14 CFR Part 382 Nondiscrimination on the Basis of Disability in Air Travel (Air Carrier Access Act): Preamble and Section-by-Section Analysis (with amendments issued through July 2010)
Complaints
Like the existing rule, the Foreign Carriers NPRM emphasized the role of CROs. These are individuals trained to be the carrier’s experts in ensuring that carrier personnel correctly implement ACAA requirements and that problems of passengers with disabilities are resolved in a way that is consistent with Part 382. The purpose of having a CRO is to resolve passengers’ problems as quickly as possible, without resort to formal DOT enforcement procedures and, we hope, in many cases, before a violation occurs.
Under the Foreign Carriers NPRM, there would have to be a CRO available to passengers with disabilities at every airport the U.S. carrier serves and at every airport where a foreign carrier operates a flight to or from the U.S,, whether in person or by phone. Carrier personnel would have to refer a passenger with a disability-related complaint or problem to a CRO. The Foreign Carriers NPRM also would tell carriers to provide the number of the DOT Disability Hotline to such passengers. CROs have the authority to direct other carrier personnel (except pilots-in-command with respect to safety matters) to take actions to resolve problems so as to comply with the ACAA. Carriers and CROs would have to respond to consumer complaints in a timely manner.
Disability community comments generally supported the proposed rule, though some comments suggested that CROs and carriers should have to respond faster to consumer complaints than the Foreign Carriers NPRM proposed. Some carriers, on the other hand, thought that the time frames in the Foreign Carriers NPRM were too short, especially if a lengthy investigation were needed in order to respond. Disability community commenters also strongly supported the proposal to direct carriers to refer passengers who raise disability-related issues to a CRO, since many individuals may not know about the availability of CROs otherwise.
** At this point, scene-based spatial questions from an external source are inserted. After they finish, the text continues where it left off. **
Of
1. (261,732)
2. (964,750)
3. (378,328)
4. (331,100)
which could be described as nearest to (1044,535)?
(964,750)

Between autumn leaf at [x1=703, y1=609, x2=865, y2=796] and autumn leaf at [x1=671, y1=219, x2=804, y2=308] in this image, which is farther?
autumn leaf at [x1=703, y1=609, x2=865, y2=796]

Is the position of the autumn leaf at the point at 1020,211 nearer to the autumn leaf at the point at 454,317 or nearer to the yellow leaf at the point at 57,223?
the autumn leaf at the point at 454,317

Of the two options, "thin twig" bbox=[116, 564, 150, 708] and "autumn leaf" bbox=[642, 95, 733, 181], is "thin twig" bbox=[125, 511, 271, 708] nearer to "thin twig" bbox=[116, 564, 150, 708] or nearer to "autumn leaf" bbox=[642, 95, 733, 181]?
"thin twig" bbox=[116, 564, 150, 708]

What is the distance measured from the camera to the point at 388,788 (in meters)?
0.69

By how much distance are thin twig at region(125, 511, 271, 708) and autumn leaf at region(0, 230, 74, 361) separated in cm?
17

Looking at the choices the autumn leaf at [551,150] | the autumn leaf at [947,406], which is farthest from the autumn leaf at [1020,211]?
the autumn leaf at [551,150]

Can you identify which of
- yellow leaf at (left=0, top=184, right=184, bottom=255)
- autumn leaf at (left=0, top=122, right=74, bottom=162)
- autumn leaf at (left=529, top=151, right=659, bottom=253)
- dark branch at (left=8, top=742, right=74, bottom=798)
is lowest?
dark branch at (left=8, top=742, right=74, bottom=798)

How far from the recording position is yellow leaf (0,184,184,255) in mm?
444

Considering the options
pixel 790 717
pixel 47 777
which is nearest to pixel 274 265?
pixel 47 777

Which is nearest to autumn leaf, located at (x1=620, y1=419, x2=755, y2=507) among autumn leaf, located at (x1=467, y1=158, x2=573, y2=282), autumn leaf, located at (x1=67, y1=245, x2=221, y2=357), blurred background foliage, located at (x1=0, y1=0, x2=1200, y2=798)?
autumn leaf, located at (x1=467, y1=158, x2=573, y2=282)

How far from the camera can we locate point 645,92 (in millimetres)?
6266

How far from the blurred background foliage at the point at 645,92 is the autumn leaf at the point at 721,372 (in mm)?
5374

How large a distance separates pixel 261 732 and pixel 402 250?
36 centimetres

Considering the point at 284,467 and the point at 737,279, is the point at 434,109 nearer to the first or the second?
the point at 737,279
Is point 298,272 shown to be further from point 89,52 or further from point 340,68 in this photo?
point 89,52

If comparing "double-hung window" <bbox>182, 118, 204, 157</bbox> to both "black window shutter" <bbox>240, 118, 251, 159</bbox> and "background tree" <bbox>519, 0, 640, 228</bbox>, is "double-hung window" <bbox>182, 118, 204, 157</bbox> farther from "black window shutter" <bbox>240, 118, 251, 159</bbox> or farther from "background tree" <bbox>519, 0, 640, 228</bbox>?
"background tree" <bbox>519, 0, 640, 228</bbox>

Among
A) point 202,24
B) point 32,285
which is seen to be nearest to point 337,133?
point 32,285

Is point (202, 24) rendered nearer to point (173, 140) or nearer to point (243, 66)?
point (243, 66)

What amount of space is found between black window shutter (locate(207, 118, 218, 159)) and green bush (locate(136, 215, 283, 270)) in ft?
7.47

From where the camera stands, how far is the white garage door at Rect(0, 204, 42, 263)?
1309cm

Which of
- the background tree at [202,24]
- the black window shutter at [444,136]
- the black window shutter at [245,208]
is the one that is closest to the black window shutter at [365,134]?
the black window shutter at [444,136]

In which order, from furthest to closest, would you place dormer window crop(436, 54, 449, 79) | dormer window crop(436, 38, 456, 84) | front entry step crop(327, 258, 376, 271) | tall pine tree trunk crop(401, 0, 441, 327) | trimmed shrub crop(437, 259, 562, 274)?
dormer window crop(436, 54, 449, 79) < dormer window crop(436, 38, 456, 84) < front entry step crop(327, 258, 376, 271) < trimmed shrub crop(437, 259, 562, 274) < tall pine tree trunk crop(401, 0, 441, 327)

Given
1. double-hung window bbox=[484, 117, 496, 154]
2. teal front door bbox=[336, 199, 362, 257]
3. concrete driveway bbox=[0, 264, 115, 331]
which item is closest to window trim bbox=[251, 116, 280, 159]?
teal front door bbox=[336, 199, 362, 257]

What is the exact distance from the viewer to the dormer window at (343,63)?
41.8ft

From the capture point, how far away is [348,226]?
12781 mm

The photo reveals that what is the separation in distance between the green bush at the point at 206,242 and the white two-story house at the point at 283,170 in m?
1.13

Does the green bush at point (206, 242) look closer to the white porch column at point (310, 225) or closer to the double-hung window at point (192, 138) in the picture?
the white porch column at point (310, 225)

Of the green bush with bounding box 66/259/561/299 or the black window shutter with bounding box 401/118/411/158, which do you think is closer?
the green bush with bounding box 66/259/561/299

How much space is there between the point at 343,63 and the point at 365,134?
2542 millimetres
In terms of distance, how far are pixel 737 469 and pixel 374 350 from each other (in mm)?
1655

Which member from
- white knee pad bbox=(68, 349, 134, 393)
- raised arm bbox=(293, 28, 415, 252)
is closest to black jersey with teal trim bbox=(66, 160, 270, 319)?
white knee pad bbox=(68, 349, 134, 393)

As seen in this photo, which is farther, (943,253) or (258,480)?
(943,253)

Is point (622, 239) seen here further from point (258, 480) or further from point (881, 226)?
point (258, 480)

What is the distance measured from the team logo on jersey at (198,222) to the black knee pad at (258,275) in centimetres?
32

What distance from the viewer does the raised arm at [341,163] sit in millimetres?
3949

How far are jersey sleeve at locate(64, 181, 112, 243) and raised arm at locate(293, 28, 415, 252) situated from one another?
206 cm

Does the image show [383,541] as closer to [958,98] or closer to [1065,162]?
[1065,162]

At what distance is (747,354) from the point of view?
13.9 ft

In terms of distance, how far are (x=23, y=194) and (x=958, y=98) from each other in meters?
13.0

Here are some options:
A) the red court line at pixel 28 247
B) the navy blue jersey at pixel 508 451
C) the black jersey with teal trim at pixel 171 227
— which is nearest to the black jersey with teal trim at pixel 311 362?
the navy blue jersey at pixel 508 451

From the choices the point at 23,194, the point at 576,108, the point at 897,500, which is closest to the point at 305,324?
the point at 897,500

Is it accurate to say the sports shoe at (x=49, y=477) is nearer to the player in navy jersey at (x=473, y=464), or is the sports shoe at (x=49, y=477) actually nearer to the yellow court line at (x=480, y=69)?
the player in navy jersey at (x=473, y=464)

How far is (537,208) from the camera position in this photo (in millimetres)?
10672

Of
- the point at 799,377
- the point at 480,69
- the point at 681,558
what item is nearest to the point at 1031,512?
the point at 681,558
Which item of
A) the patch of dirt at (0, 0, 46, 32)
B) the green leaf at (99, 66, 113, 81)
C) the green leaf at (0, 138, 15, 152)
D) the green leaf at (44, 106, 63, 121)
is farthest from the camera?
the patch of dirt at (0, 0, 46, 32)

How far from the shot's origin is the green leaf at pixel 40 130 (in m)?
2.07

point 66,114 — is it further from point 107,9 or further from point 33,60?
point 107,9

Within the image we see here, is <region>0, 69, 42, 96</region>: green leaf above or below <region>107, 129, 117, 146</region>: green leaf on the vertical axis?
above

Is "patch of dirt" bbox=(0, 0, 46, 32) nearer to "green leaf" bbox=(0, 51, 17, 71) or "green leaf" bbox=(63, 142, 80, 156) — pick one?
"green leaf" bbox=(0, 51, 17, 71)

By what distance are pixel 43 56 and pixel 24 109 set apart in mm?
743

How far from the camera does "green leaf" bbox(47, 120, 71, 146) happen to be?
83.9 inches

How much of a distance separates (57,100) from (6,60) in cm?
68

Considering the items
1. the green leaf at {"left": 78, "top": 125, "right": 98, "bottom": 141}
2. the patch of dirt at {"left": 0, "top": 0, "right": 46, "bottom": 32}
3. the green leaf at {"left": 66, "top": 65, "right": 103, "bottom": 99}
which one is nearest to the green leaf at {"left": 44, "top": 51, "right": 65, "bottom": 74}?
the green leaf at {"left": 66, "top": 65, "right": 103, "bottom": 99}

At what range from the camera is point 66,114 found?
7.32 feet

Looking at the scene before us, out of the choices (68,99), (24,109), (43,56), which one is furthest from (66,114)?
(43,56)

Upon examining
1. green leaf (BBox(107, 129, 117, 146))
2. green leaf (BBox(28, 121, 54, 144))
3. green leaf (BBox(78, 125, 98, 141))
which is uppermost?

A number of carriers said that they thought that having CROs available to passengers at every airport was not cost-effective and that existing customer service offices could meet the need. One foreign carrier thought that its personnel could not be successfully trained to carry out the CRO role. Some carriers thought that they should not have to refer passengers to the DOT Hotline, saying that this would undermine the purpose of having CROs resolve problems as close to the scene of the action as possible.
Some commenters objected to providing TTY service as a means of permitting hearing-impaired passengers to contact a CRO, saying that this was impractical in some places (e.g., an airport in a country where TTY service was unavailable). Some comments said the Foreign Carriers NPRM’s proposal to allow 18 months after the event for a passenger to file a complaint with DOT was too long.
The final rule retains the role and functions of the CRO. Our experience supports the proposition that the use of CROs is crucial to prompt and efficient solution of passengers’ problems. However, we are making a few clarifications and changes in response to comments. Carriers may use other accessible technologies in lieu of TTYs to permit hearing-impaired passengers to communicate with CROs. The proposed requirement for carriers to refer passengers to the DOT Hotline has been dropped. The time frame for a carrier to respond to an oral complaint to a CRO has been expanded to 30 days, making it consistent with the time frame for responding to written complaints. The final rule clarifies that with respect to CROs and complaint responses, carriers providing scheduled service, and carriers providing nonscheduled service using aircraft with 19 or more passenger seats, are covered. When the rule speaks of “immediate” responses by carriers, it means prompt and timely referral to a CRO when passengers raise a disability-related problem or complaint that cannot be quickly resolved by carrier personnel on the spot (e.g., a gate agent, a flight attendant). We have reduced from 18 months to six months the period after an event in which a passenger may file a complaint with DOT.
A few foreign carriers said that it was improper to permit non-U.S. citizens to have access to the U.S. DOT through the complaint process. In the commenters’ view, this implied improper extraterritorial jurisdiction under a law that was intended to create rights only for U.S. citizens. We do not agree. First, the ACAA protects “individuals with disabilities,” with no limitation on the nationality of those individuals. Second, the Department has a legitimate interest in ensuring that its legal requirements are implemented. It does not matter to the Department who brings a problem to its attention. Once we know about the problem, it is up to the Department, working with the carrier, to correct the problem, and civil penalties are one of the Department’s tools for helping to correct a problem.
An association representing U.S. carriers objected to a proposed exception to the 45-day limitation on accepting written complaints for complaints referred by the Department of Transportation. The commenter also suggested that carriers be allowed to limit the means through which a disability-related complaint is transmitted to them to the means used to accept non-disability-related complaints. In the Department’s view, if we think a complaint is important enough to refer to an air carrier, it is important enough for the carrier to respond. We also believe that, in attempting to enforce rights under a nondiscrimination statute, passengers should be able to send a complaint by any reasonable means available to them, without limitations placed by carriers on the transmission of other sorts of consumer complaints. These features of the proposed rule will be included in the final rule without change.